TEXT ::
Tuesday 11 February 2014




A LOT OF BULL, A SAD STORY and SOME LAUGHS


The other day I was doing my best to fill in a “Grandma’s Memories Book” for my grand-daughter, Emma.   The question was if you were an animal, name three animals you would be.   My significant other, Gerald, called out, “a fish”.   A fish said I.   You must be joking.   All day in the water.   “A parrot?”  he shouted.   What?   In a cage all day.   No, I shall say “A fox” to make sure I can be on the watch for chancers and the like.   Then, second I would say a racehorse to run in the field all day with my hair flying.   And maybe perhaps for a third choice I would be a nice spaniel-type dog so that folk would pat me and be nice to me all the time.   Quite an interesting exercise.

I was at a general meeting of the University of the Third Age yesterday, here in Inverness.   Gerald and I are members of it and attend also one of the sub-groups, the Current Affairs Discussion Group.  At this meeting there was a debate about economic models.   The proposal was that there is an alternative to Neoliberalism Capitalism, that is the system currently that of the United Kingdom, and I suppose of America and parts of Europe.    The alternative being suggested by our group’s leader was that of the Common Weal.   This is the economic system favoured by the Scandinavian countries.  There is much higher taxation on individuals but generous welfare payments for those not working, and exceedingly good health service provisions and good social and public services - also higher average incomes and less inequality.   Denmark is said to be the happiest country in the world, using this economic system.    The citizens of this small country are said to be generally happy and contented with their lot.

The man who spoke opposing the motion was against this “socialist” type system.   He had been a small businessman before retiring and he described how he had treated his workers well, how he looked after his customers, and made a profit.   He went on to say he felt he did good for the community by extending his business and creating jobs for other people etc.   He believed in the system pertaining today, that is capitalism subject to market forces.

At question time, I wished to highlight the bad side of unchecked “High Capitalism” as seen when global companies transfer their businesses to places like India and the Far East.   Places where poor people may just come from rural backgrounds and are willing to work long hours for very low wages.   Thus the people in Europe lose their jobs, being only pawns to the seekers of profit.   For my sins, I cited the programme, Countryfile, on BBC l on Sunday evening where we saw a prize Charolais Bull auctioned in Scotland.   It was sold to an American bidder for the highest price ever of 100,000 guineas, that is £105,000.   The buyers don’t even want to have this magnificent bull in the USA.   It has to stay in UK and be looked after by the Farm Manager who brought it up.   In the first 36 hours after purchase, 2000 straws of semen from that bull had been sold for artificial insemination at £l00 each, and therefore netting £200,000 for the owners.   Now that is also High Capitalism.   Poor Bull!   He hasn’t even got a girlfriend.

Records from a spatial question set ::
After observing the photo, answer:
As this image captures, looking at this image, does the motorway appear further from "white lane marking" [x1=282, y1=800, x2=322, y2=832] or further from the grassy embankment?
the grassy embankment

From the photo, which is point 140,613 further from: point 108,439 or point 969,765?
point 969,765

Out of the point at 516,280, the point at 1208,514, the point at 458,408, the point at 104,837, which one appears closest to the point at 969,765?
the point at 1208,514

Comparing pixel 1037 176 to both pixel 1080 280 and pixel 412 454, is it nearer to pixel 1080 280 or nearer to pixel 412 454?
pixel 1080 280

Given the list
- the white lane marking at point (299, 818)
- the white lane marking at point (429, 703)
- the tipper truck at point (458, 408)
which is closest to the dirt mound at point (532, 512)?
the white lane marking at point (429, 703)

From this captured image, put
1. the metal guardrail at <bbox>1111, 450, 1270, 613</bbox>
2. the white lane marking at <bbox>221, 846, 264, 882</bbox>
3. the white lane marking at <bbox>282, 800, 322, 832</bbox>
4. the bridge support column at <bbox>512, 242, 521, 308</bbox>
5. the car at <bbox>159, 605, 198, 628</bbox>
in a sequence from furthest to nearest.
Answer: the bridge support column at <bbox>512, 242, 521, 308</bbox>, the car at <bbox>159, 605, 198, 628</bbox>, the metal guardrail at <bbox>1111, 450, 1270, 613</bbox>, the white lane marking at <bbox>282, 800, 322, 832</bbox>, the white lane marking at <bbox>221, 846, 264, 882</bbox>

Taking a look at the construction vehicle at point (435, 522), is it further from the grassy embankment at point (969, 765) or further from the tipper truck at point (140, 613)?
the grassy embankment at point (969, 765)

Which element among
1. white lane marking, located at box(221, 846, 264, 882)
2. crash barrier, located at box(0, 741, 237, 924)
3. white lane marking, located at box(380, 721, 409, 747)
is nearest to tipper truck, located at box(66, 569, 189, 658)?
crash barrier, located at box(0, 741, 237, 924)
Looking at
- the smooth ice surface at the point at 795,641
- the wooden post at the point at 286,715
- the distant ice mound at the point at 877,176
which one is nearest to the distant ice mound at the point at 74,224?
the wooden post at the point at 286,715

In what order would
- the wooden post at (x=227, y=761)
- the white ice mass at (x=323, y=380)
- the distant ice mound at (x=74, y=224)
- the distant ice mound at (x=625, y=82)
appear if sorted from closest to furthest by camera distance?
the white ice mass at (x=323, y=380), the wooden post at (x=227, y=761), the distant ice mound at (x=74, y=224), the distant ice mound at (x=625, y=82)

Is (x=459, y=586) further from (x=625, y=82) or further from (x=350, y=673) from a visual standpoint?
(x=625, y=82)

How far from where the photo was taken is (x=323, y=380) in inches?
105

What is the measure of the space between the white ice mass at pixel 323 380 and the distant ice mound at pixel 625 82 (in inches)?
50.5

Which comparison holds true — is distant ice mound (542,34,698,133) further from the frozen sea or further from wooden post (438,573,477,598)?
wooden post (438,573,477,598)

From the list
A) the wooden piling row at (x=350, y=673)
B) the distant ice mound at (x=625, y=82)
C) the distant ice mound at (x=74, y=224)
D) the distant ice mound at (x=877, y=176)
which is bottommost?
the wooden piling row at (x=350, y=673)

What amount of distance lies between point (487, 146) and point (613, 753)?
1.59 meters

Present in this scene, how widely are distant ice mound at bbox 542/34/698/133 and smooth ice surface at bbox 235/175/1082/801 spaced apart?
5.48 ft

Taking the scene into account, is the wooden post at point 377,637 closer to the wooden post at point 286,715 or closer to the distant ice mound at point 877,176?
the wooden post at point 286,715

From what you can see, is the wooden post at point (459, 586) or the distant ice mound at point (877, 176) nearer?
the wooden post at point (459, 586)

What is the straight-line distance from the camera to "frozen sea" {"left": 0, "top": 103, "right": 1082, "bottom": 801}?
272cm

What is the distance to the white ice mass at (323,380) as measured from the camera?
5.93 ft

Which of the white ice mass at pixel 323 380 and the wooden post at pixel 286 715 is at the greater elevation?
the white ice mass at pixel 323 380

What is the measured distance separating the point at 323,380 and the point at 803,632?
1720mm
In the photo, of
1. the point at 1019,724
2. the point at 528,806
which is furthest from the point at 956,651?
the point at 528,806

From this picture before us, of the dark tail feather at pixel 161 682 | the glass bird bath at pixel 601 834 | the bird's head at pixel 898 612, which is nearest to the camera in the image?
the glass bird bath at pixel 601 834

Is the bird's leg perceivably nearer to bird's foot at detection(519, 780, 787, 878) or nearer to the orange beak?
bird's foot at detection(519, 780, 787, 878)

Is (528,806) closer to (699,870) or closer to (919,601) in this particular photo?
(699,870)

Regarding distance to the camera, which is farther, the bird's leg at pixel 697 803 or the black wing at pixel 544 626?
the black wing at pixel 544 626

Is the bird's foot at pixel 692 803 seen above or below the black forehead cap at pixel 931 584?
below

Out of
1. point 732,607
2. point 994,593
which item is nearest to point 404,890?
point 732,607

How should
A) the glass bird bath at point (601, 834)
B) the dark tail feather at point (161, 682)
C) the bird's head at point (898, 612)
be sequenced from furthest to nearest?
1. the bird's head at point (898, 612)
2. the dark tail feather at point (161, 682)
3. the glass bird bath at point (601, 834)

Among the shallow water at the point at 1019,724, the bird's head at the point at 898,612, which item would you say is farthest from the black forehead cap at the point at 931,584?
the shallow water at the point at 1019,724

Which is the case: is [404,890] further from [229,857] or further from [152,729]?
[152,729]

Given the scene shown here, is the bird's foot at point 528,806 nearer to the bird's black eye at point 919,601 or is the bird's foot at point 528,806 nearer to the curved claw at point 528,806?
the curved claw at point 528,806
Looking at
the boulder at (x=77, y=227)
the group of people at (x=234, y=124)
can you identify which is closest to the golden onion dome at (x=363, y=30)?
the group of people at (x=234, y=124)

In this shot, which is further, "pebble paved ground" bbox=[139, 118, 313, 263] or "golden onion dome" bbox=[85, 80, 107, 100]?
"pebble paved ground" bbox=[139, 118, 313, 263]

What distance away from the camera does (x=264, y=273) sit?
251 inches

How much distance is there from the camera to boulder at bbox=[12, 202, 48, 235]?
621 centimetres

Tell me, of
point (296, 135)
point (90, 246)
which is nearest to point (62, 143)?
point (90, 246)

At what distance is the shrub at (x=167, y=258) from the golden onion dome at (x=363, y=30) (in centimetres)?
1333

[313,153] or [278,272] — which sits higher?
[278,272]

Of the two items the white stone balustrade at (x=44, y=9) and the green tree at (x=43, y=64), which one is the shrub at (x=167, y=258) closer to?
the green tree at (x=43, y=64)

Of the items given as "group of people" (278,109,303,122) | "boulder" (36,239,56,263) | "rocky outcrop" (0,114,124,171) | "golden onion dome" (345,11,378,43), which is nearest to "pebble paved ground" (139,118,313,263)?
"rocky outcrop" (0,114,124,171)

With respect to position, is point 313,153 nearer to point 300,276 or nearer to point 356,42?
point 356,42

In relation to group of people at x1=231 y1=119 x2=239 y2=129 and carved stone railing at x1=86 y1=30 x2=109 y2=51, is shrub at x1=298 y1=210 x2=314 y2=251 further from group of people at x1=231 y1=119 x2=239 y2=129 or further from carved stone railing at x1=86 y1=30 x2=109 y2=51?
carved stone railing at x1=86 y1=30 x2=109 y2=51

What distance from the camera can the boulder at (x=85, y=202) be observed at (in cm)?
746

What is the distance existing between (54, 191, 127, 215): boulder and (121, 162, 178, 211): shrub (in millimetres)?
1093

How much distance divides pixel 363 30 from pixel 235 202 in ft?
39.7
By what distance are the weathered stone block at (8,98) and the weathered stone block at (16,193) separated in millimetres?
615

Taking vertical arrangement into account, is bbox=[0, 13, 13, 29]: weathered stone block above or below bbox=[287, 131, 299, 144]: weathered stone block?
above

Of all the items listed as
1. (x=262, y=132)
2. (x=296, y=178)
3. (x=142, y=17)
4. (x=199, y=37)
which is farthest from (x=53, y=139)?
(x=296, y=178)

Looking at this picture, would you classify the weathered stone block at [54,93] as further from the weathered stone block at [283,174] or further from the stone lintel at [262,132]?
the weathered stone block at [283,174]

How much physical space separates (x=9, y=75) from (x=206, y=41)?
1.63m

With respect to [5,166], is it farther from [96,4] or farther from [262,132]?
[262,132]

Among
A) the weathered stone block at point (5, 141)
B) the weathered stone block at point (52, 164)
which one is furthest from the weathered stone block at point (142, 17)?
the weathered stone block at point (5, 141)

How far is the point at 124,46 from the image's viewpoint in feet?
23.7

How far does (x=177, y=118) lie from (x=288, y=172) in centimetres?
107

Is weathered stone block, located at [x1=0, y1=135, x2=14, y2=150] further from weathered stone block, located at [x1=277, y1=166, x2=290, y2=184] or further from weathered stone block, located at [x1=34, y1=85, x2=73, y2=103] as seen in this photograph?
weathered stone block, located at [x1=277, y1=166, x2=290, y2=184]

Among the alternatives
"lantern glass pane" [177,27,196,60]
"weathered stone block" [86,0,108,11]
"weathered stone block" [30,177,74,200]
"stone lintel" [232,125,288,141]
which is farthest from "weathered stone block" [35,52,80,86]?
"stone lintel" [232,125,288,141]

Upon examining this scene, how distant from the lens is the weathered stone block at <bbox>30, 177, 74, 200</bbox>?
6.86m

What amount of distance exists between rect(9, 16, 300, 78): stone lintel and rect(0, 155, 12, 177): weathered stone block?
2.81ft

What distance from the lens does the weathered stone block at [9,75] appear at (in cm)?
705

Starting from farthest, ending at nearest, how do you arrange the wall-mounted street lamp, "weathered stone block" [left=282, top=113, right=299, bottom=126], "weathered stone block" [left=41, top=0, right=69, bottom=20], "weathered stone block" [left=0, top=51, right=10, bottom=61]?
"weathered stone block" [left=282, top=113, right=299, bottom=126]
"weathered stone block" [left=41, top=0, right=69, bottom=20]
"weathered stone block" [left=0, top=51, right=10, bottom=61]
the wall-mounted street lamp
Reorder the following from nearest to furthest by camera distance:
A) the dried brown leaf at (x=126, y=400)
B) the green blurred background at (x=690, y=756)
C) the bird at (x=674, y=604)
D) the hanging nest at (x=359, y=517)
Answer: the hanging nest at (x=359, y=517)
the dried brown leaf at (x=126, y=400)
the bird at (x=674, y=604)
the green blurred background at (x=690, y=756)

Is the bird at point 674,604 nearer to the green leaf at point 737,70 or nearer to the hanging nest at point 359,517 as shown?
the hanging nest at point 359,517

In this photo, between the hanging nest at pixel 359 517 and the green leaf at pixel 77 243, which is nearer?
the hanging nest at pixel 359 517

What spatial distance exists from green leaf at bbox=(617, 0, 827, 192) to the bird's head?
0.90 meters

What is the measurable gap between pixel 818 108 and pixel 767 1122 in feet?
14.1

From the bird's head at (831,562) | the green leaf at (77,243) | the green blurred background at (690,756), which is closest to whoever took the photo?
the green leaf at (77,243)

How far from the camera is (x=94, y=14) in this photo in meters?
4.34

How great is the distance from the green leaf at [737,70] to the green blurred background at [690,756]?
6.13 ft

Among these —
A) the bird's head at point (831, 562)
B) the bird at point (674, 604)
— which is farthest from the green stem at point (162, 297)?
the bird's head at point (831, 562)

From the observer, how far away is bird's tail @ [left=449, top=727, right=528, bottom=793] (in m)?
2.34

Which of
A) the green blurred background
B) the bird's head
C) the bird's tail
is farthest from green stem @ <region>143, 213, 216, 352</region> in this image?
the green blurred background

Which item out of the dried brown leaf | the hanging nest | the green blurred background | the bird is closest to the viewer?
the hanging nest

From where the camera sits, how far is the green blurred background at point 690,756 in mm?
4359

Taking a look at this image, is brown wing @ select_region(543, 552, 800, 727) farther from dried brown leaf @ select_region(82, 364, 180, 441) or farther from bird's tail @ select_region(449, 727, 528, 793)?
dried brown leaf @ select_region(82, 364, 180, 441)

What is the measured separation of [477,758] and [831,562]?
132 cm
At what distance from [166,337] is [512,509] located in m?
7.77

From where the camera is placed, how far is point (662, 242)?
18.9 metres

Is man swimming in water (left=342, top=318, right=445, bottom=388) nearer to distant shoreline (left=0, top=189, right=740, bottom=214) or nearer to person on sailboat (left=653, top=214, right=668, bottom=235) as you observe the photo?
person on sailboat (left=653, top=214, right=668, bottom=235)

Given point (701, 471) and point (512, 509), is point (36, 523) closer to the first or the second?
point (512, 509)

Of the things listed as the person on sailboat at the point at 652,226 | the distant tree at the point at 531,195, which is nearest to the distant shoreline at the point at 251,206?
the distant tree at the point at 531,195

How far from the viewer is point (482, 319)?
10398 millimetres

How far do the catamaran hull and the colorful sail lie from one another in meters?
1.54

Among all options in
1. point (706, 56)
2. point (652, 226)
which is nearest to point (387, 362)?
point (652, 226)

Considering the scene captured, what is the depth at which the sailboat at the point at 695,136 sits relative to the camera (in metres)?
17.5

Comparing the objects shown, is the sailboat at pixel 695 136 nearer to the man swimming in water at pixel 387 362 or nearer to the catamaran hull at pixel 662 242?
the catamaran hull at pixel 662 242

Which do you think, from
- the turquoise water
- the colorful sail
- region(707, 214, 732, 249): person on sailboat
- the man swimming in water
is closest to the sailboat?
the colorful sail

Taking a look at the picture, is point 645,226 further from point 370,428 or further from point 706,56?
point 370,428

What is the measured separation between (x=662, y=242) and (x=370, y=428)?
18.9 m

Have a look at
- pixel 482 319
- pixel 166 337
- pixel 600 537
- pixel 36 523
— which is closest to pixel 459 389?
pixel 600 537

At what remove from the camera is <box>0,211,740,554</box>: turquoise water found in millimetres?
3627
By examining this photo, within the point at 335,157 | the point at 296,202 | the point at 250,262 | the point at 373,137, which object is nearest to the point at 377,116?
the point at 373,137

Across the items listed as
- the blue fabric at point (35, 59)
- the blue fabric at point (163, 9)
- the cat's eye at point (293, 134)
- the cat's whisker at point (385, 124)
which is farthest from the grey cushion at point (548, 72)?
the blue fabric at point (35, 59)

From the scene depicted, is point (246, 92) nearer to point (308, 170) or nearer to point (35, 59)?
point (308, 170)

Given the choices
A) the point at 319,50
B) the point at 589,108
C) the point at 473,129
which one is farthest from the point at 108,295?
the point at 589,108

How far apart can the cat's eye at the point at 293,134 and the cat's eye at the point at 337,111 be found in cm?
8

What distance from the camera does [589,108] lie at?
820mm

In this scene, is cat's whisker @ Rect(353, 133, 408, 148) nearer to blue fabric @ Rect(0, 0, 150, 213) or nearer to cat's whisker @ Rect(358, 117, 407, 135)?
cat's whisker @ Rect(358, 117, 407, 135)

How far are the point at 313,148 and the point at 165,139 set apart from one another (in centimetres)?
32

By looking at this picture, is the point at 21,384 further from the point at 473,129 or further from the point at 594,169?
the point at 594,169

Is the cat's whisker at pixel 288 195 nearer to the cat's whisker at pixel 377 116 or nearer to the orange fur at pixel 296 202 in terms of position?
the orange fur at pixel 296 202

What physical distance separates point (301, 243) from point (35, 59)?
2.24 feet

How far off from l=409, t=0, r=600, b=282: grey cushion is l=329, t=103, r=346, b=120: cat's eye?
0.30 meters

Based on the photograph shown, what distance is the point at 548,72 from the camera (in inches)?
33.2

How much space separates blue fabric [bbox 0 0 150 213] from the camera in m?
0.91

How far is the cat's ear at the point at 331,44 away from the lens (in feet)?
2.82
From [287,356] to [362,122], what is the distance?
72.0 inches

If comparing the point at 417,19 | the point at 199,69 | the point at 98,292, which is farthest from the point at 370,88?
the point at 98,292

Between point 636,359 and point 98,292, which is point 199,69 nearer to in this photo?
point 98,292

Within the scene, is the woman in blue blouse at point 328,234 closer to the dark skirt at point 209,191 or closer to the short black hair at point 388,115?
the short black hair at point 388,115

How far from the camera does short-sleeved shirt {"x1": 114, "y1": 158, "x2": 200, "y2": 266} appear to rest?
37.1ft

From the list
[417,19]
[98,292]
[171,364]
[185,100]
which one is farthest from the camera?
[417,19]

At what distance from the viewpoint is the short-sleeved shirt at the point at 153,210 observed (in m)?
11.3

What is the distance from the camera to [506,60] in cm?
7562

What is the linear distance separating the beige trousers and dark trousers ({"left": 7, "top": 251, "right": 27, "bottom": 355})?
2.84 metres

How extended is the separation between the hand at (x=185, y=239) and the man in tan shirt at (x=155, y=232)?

PARTS OF THE EXERCISE ::
(1) According to the blog post, what price did the American bidder pay for the Charolais bull?
(2) Please find each line in the records containing the word "hull" and copy those lines.

OUTPUTS BY TASK ::
(1) 100,000 guineas, which is £105,000.

(2)
How far do the catamaran hull and the colorful sail lie from one another in meters?
Comparing the objects shown, is the sailboat at pixel 695 136 nearer to the man swimming in water at pixel 387 362 or nearer to the catamaran hull at pixel 662 242?
the catamaran hull at pixel 662 242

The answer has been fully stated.